LONDON: The Brent crude oil benchmark hovered above $80 a barrel on Thursday, with demand concerns and a waning war-risk premium having triggered a selloff over the past week.
Brent crude futures were up $1, or about 1.3%, at $80.54 a barrel by 1445 GMT. U.S. West Texas Intermediate (WTI) crude futures rose $1.01, also about 1.3%, to $76.34.
The uptick comes after both benchmarks dropped to their lowest since mid-July on Wednesday as worry over possible supply disruptions in the Middle East eased and concern over U.S. and Chinese demand intensified.
Brent is nearly $20 a barrel lower than its September peak.
"It might be that this near-oversold status is causing a hiatus in selling this morning," said John Evans of oil broker PVM, adding that there was little positive news overnight and that the week's earlier losses reduced the impact of the latest Chinese data.
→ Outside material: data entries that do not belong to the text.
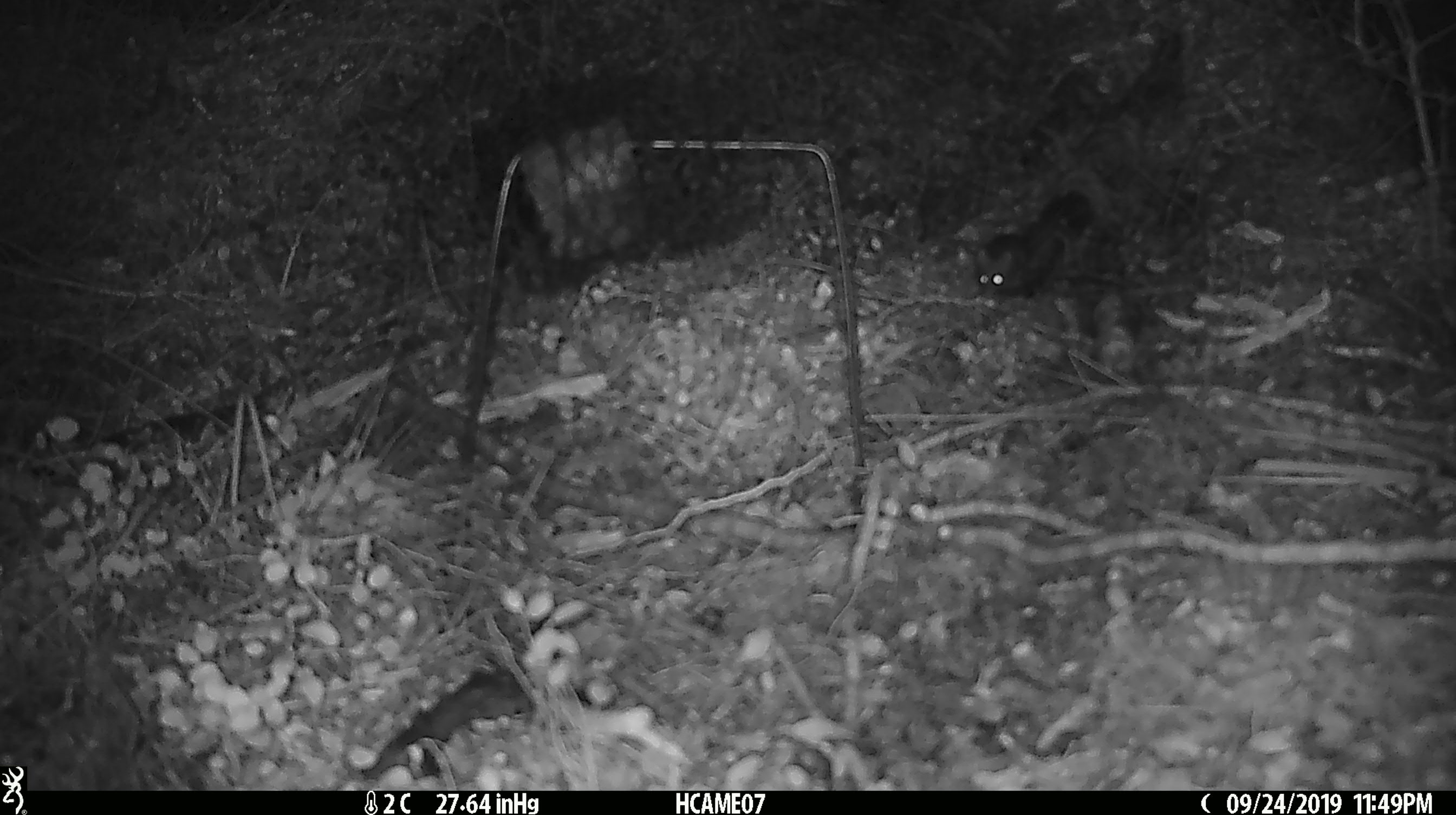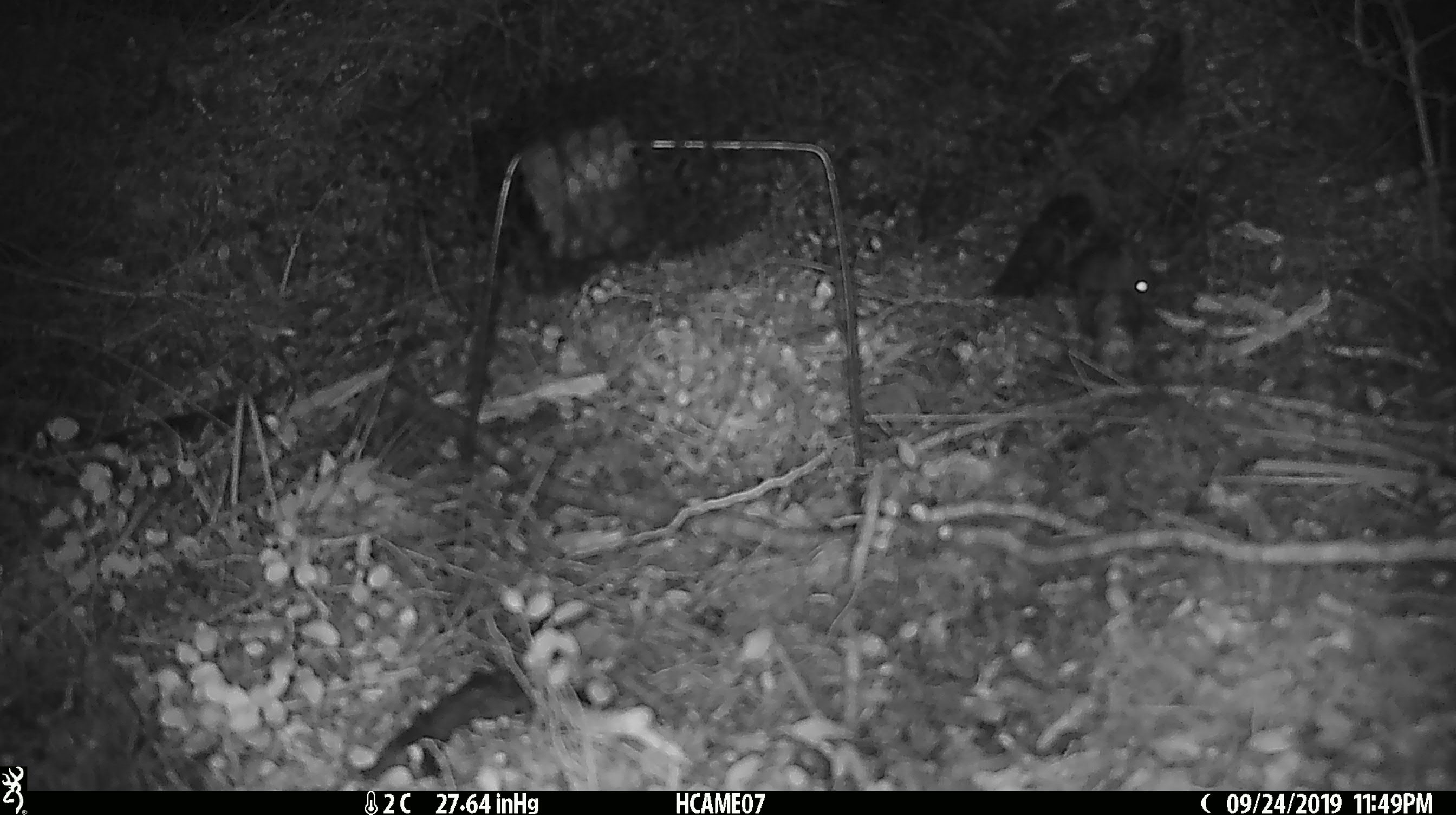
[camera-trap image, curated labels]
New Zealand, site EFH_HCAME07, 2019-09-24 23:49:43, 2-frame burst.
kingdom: Animalia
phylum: Chordata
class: Mammalia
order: Rodentia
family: Muridae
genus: Mus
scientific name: Mus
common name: mouse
Thursday's data from China suggested that the fight against disinflation in the face of weak demand remains a challenge for the country's policymakers.
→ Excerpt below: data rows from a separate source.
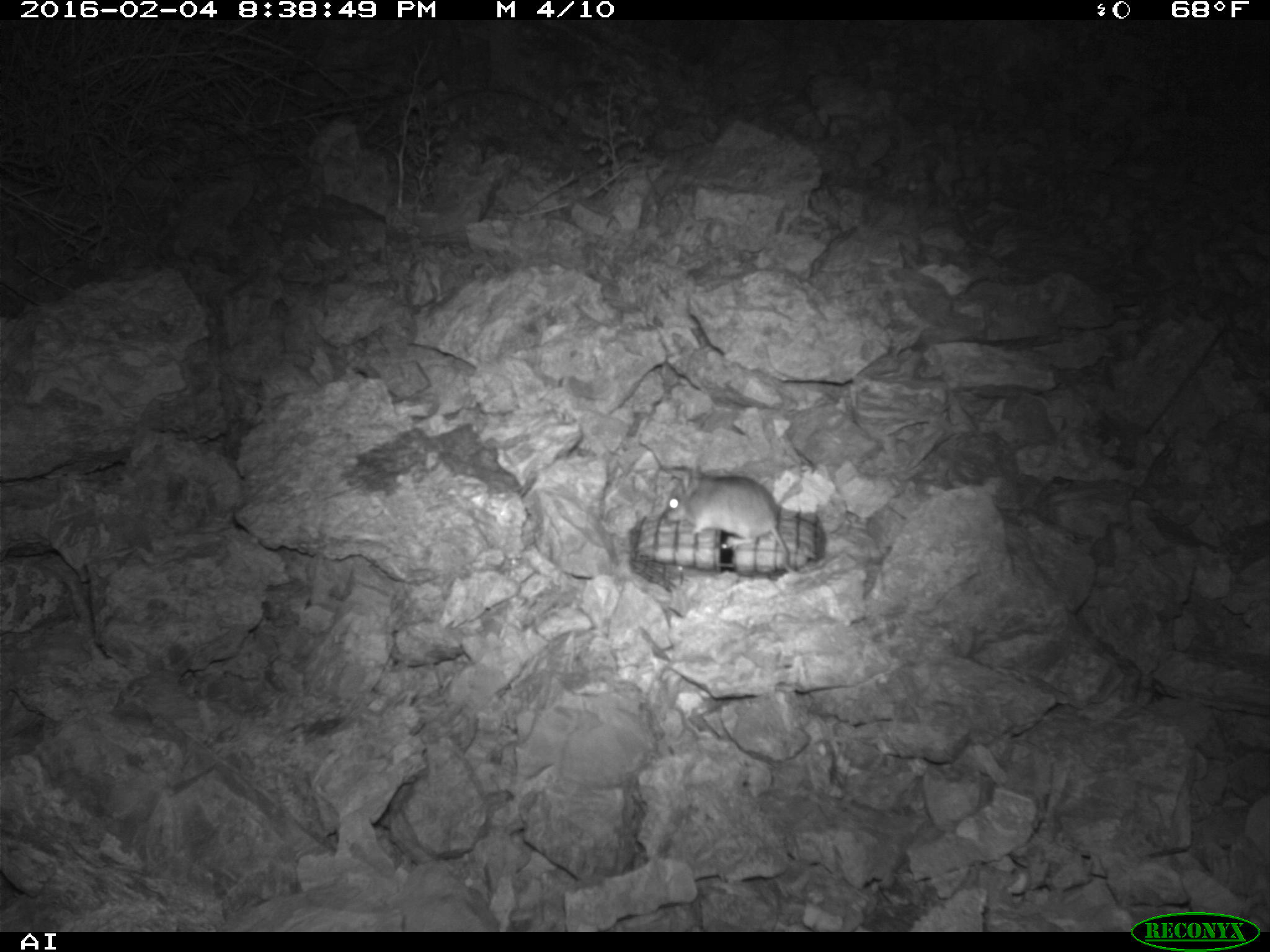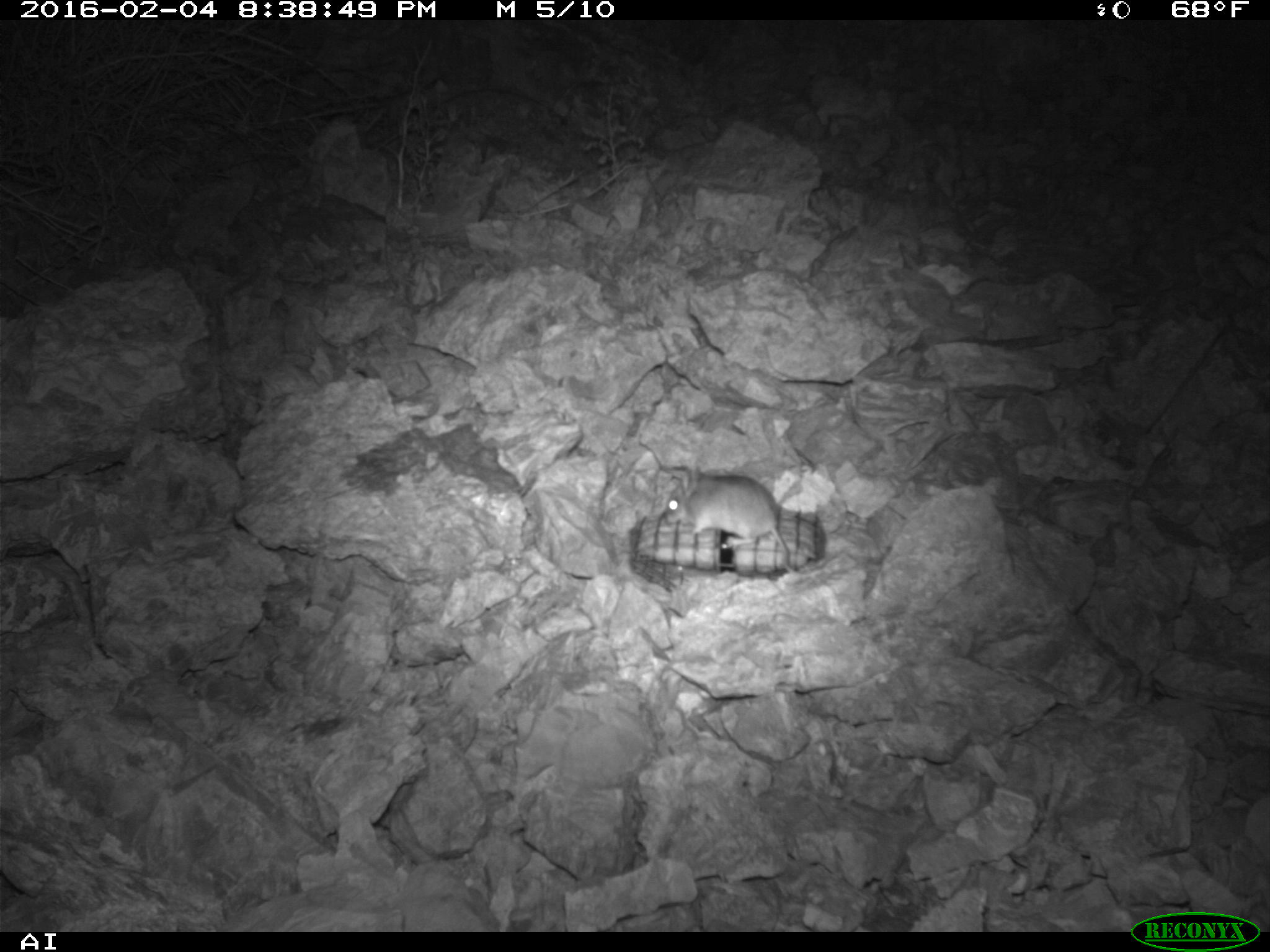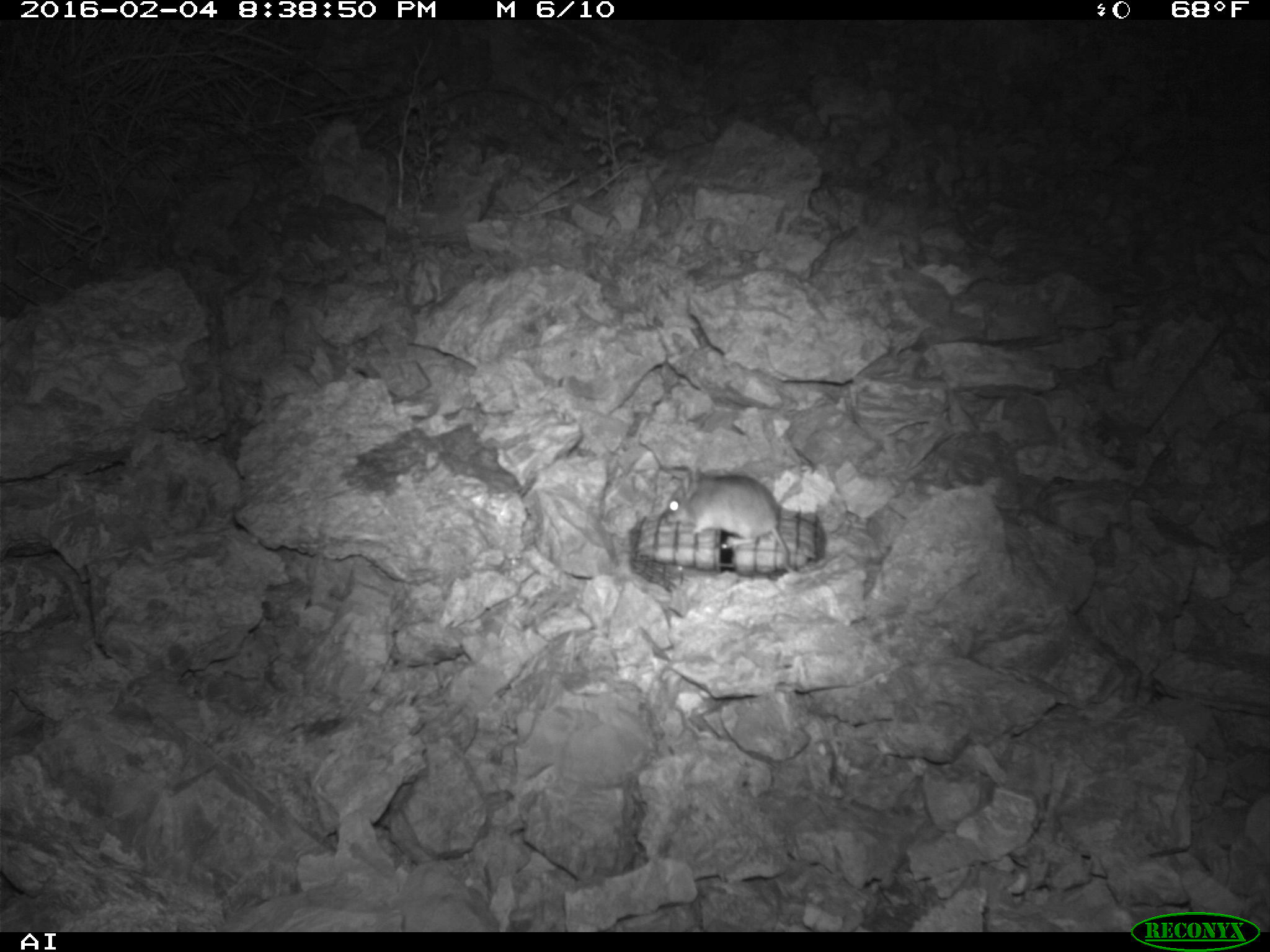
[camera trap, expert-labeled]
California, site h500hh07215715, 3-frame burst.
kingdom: Animalia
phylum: Chordata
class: Mammalia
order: Rodentia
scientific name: Rodentia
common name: rodent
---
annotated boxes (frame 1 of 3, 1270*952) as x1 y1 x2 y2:
rodent: 657 460 837 576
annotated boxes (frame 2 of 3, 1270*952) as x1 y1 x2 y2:
rodent: 662 462 858 579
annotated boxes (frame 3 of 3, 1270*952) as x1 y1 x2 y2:
rodent: 665 467 803 575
Chinese consumer prices swung lower in October as key gauges of domestic demand pointed to weakness not seen since the pandemic while deepening factory-gate deflation cast doubts over the chances of a broad-based economic recovery.
Earlier in the week customs data showed that China's total exports of goods and services contracted faster than expected.
Demand indicators aren't looking rosy in the United States either. U.S. crude oil inventories increased by 11.9 million barrels over the week to Nov. 3, sources said, citing American Petroleum Institute figures.
If confirmed, this would represent the biggest weekly build since February. The U.S. Energy Information Administration (EIA), however, has delayed release of weekly oil inventory data until Nov. 15 for a system upgrade.
On the bright side, global markets were upbeat on Thursday on the belief that major central banks are now done with rate hikes. High interest rates raise the cost of borrowing, dampening demand for everything, including oil.
Both OPEC and the International Energy Agency (IEA) are due to offer their view on the state of oil demand and supply fundamentals next week.
Since last month's reports, higher output is expected to emerge from Venezuela after relaxation of U.S. sanctions, said Callum Macpherson, head of commodities at Investec, also highlighting a deterioration in the demand outlook.
"There is a danger the market could be in a surplus next year even if the Saudis do extend their cuts beyond the end of December," he said.
OPEC is set to meet at the end of the month to discuss output policy for 2024.